Bounds and Constructions of Codes for Ordered Composite DNA Sequences

This paper extends the foundational work of Dollma \emph{et al}. on codes for ordered composite DNA sequences. We consider the general setting with an alphabet of size $q$ and a resolution parameter $k$, moving beyond the binary ($q=2$) case primarily studied previously. We investigate error-correcting codes for substitution errors and deletion errors under several channel models, including $(e_1,\ldots,e_k)$-composite error/deletion, $e$-composite error/deletion, and the newly introduced $t$-$(e_1,\ldots,e_t)$-composite error/deletion model.
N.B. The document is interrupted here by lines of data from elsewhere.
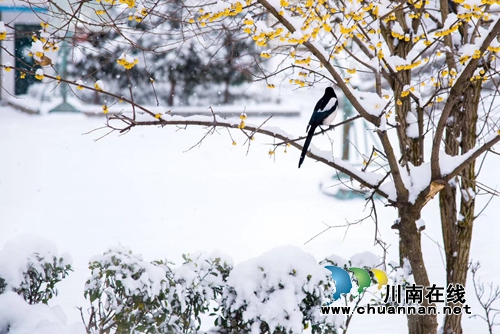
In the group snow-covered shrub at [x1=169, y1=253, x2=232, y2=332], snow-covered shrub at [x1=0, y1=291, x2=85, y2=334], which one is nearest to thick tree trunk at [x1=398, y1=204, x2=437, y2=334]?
snow-covered shrub at [x1=169, y1=253, x2=232, y2=332]

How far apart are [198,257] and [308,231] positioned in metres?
5.37

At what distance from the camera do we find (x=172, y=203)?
9305 millimetres

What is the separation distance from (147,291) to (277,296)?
676mm

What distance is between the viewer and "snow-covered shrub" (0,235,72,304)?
2811mm

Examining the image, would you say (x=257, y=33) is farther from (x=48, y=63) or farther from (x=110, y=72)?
(x=110, y=72)

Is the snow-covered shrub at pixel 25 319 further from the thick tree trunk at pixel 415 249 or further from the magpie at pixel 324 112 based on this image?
Result: the thick tree trunk at pixel 415 249

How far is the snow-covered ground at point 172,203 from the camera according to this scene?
24.0ft

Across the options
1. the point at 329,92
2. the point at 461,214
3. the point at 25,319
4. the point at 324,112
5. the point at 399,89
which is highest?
the point at 399,89

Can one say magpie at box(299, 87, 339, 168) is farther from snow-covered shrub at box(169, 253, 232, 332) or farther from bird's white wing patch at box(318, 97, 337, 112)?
snow-covered shrub at box(169, 253, 232, 332)

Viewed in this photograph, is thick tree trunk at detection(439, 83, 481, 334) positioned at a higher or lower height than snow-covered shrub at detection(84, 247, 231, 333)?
higher

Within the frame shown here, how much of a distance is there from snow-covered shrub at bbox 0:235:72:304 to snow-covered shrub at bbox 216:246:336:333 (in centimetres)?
98
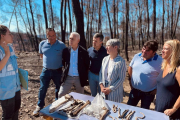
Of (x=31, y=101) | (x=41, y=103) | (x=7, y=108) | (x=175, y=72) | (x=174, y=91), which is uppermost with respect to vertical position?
(x=175, y=72)

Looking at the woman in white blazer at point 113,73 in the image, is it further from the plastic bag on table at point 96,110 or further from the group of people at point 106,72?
the plastic bag on table at point 96,110

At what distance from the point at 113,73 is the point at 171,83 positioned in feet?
2.90

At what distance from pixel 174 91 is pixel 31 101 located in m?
3.67

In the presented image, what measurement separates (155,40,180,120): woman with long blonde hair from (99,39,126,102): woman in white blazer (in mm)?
655

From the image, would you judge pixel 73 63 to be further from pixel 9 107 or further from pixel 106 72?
pixel 9 107

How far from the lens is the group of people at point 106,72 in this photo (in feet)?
5.90

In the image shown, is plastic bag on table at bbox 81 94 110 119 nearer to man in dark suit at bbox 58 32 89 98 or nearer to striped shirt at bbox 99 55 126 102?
striped shirt at bbox 99 55 126 102

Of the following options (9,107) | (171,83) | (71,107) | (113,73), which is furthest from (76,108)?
(171,83)

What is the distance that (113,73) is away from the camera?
2.28 metres

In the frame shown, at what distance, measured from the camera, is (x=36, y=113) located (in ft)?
9.92

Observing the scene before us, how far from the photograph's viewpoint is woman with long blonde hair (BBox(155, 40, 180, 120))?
67.6 inches

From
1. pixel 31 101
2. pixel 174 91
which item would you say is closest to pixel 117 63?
pixel 174 91

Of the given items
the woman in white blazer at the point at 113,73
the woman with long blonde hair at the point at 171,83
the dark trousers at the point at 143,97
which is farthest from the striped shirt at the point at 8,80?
the woman with long blonde hair at the point at 171,83

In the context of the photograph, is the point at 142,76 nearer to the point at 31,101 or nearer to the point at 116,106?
the point at 116,106
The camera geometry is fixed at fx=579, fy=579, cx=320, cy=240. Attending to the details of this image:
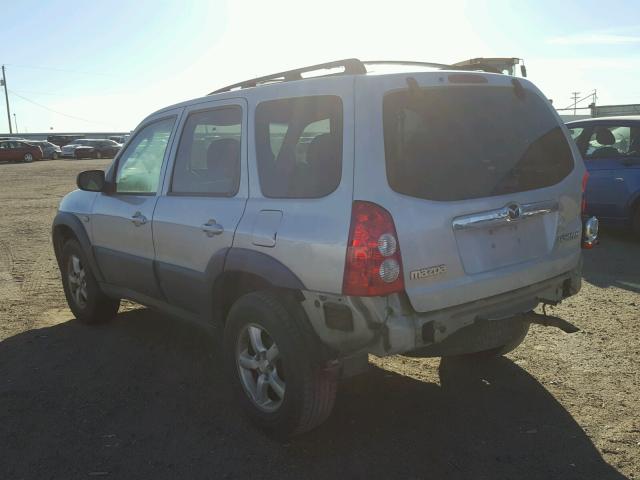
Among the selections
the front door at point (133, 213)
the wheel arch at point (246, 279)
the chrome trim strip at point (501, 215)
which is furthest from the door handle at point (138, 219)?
the chrome trim strip at point (501, 215)

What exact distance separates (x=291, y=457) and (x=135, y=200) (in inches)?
92.0

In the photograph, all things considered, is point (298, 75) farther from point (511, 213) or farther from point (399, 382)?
point (399, 382)

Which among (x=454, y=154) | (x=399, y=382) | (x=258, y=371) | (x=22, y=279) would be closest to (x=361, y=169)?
(x=454, y=154)

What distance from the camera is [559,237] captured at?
335 cm

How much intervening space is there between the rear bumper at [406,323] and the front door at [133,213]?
183 centimetres

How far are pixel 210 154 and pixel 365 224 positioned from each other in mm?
1564

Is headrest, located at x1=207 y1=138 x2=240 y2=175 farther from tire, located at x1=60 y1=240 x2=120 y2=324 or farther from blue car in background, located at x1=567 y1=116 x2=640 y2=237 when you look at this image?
blue car in background, located at x1=567 y1=116 x2=640 y2=237

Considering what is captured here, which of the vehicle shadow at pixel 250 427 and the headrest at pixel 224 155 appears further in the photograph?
the headrest at pixel 224 155

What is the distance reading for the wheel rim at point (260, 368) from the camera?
3.22m

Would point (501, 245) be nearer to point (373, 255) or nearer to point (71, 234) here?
point (373, 255)

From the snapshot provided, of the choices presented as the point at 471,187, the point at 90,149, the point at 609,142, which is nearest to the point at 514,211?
the point at 471,187

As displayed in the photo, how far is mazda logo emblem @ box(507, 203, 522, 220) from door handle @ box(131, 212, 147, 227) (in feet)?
8.34

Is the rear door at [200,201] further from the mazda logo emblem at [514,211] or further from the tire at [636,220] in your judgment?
the tire at [636,220]

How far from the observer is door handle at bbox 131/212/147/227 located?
4.22m
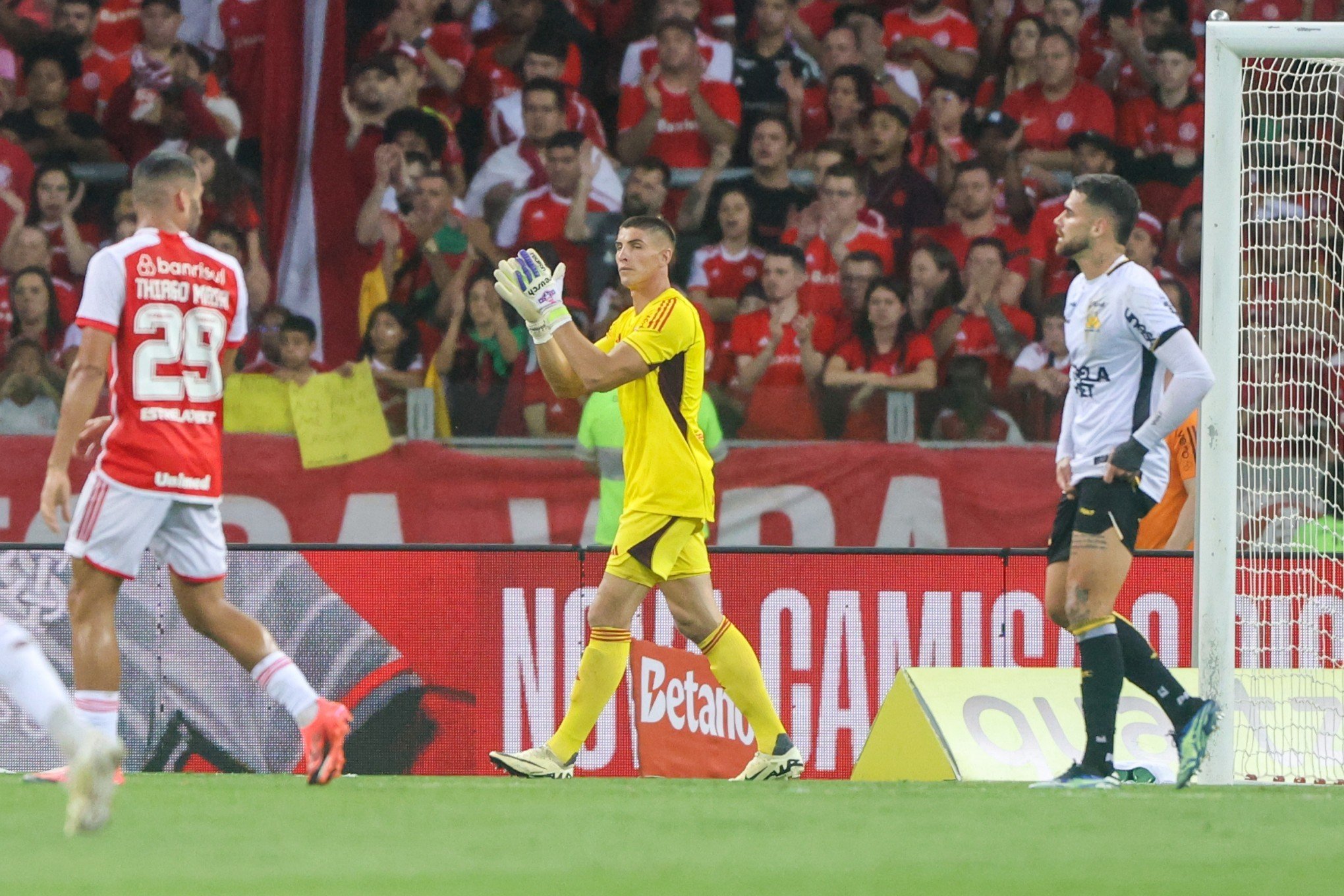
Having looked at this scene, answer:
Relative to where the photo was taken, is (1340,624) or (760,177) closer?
(1340,624)

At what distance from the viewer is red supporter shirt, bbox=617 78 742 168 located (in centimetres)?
1316

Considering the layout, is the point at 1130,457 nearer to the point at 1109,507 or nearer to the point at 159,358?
the point at 1109,507

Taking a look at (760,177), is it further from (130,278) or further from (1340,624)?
(130,278)

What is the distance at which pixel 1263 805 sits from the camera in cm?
636

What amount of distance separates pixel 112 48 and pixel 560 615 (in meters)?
6.41

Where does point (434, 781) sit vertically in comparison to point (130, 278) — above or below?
below

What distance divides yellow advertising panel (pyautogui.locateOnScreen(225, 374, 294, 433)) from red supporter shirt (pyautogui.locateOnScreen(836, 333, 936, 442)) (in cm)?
322


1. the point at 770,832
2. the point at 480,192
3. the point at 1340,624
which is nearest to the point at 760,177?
the point at 480,192

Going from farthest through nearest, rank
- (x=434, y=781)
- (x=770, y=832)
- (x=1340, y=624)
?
(x=1340, y=624), (x=434, y=781), (x=770, y=832)

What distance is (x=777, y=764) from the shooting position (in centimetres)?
764

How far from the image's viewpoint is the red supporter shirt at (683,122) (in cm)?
1316

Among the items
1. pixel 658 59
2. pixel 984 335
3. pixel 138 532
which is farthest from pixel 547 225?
pixel 138 532

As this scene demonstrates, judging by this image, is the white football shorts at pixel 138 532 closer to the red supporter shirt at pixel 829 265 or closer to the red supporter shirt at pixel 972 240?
the red supporter shirt at pixel 829 265

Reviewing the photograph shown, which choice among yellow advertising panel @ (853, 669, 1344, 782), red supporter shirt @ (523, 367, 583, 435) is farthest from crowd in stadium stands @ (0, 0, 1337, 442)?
yellow advertising panel @ (853, 669, 1344, 782)
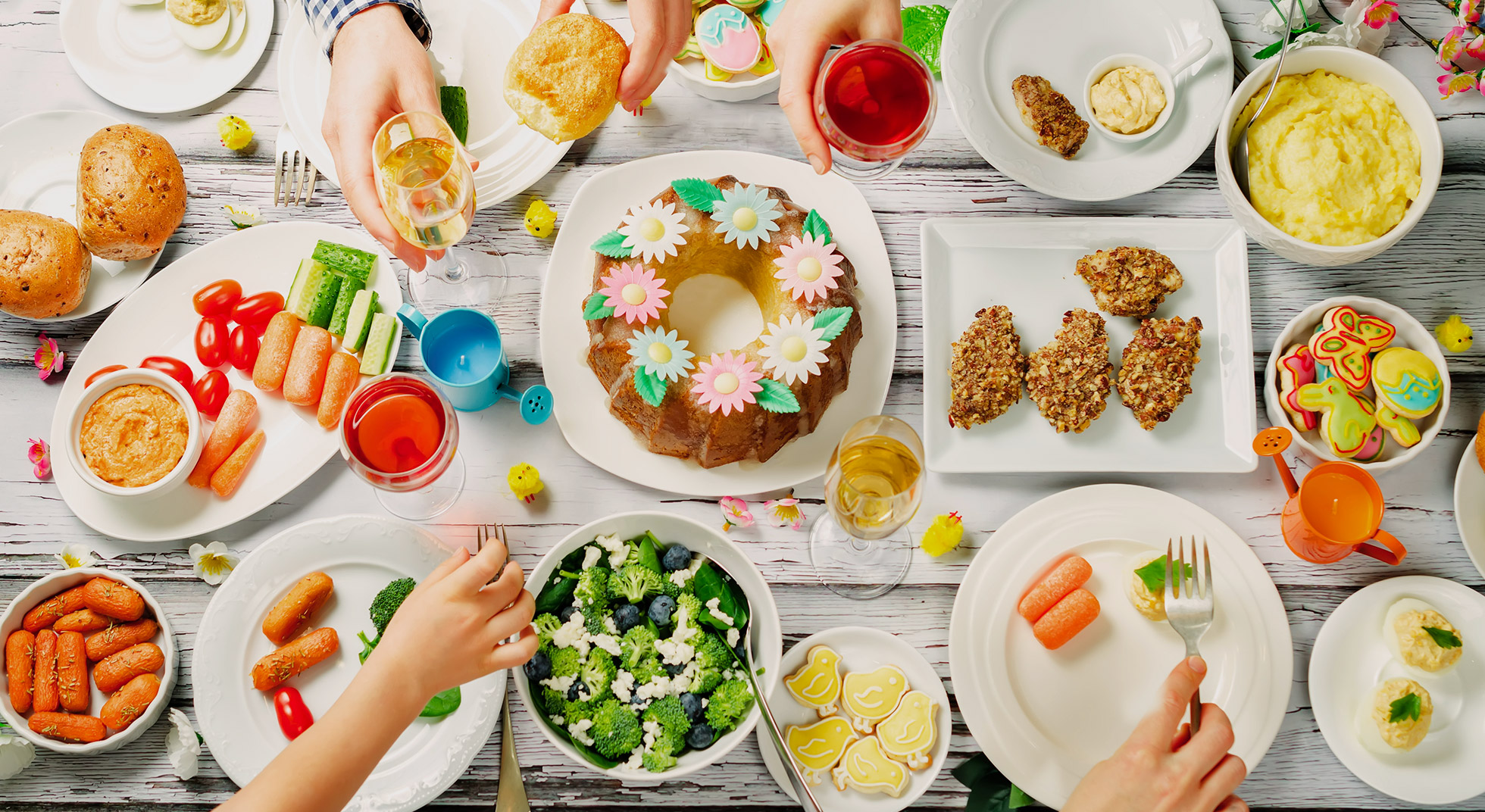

We first establish equivalence relations among families of composite-error correcting codes (CECCs) and among families of composite-deletion correcting codes (CDCCs). This significantly reduces the number of distinct error-parameter sets that require separate analysis. We then derive novel and general upper bounds on the sizes of CECCs using refined sphere-packing arguments and probabilistic methods. These bounds together cover all values of parameters $q$, $k$, $(e_1,\ldots,e_k)$ and $e$. In contrast, previous bounds were only established for $q=2$ and limited choices of $k$, $(e_1,\ldots,e_k)$ and $e$. For CDCCs, we generalize a known non-asymptotic upper bound for $(1,0,\ldots,0)$-CDCCs and then provide a cleaner asymptotic bound. On the constructive side, for any $q\ge2$, we propose $(1,0,\ldots,0)$-CDCCs, $1$-CDCCs and $t$-$(1,\ldots,1)$-CDCCs with near-optimal redundancies. These codes have efficient and systematic encoders. For substitution errors, we design the first explicit encoding and decoding algorithms for the binary $(1,0,\ldots,0)$-CECC constructed by Dollma \emph{et al}, and extend the approach to general $q$. Furthermore, we give an improved construction of binary $1$-CECCs, a construction of nonbinary $1$-CECCs, and a construction of $t$-$(1,\ldots,1)$-CECCs. These constructions are also systematic.

翻译：本文扩展了Dollma等人关于有序复合DNA序列码的基础性工作。我们考虑一般情形，即字母表大小为$q$和分辨参数为$k$，超越了先前主要研究的二进制($q=2$)情形。我们研究了在多种信道模型下的替换错误和删除错误的纠错码，包括$(e_1,\ldots,e_k)$-复合错误/删除、$e$-复合错误/删除以及新引入的$t$-$(e_1,\ldots,e_t)$-复合错误/删除模型。我们首先建立了复合错误纠错码族之间以及复合删除纠错码族之间的等价关系。这显著减少了需要单独分析的错误参数集的数量。随后，我们利用改进的球填充论证和概率方法，推导了关于复合错误纠错码大小的新颖且通用的上界。这些上界共同覆盖了所有参数$q$、$k$、$(e_1,\ldots,e_k)$和$e$的取值。相比之下，先前建立的界仅适用于$q=2$以及有限的$k$、$(e_1,\ldots,e_k)$和$e$的选择。对于复合删除纠错码，我们推广了一个已知的$(1,0,\ldots,0)$-复合删除纠错码的非渐近上界，并给出了一个更简洁的渐近上界。在构造方面，对于任意$q\ge2$，我们提出了具有接近最优冗余度的$(1,0,\ldots,0)$-复合删除纠错码、$1$-复合删除纠错码和$t$-$(1,\ldots,1)$-复合删除纠错码。这些码具有高效且系统化的编码器。对于替换错误，我们为Dollma等人构造的二进制$(1,0,\ldots,0)$-复合错误纠错码设计了首个显式的编码和解码算法，并将该方法推广到一般的$q$。此外，我们给出了二进制$1$-复合错误纠错码的改进构造、非二进制$1$-复合错误纠错码的构造以及$t$-$(1,\ldots,1)$-复合错误纠错码的构造。这些构造也是系统化的。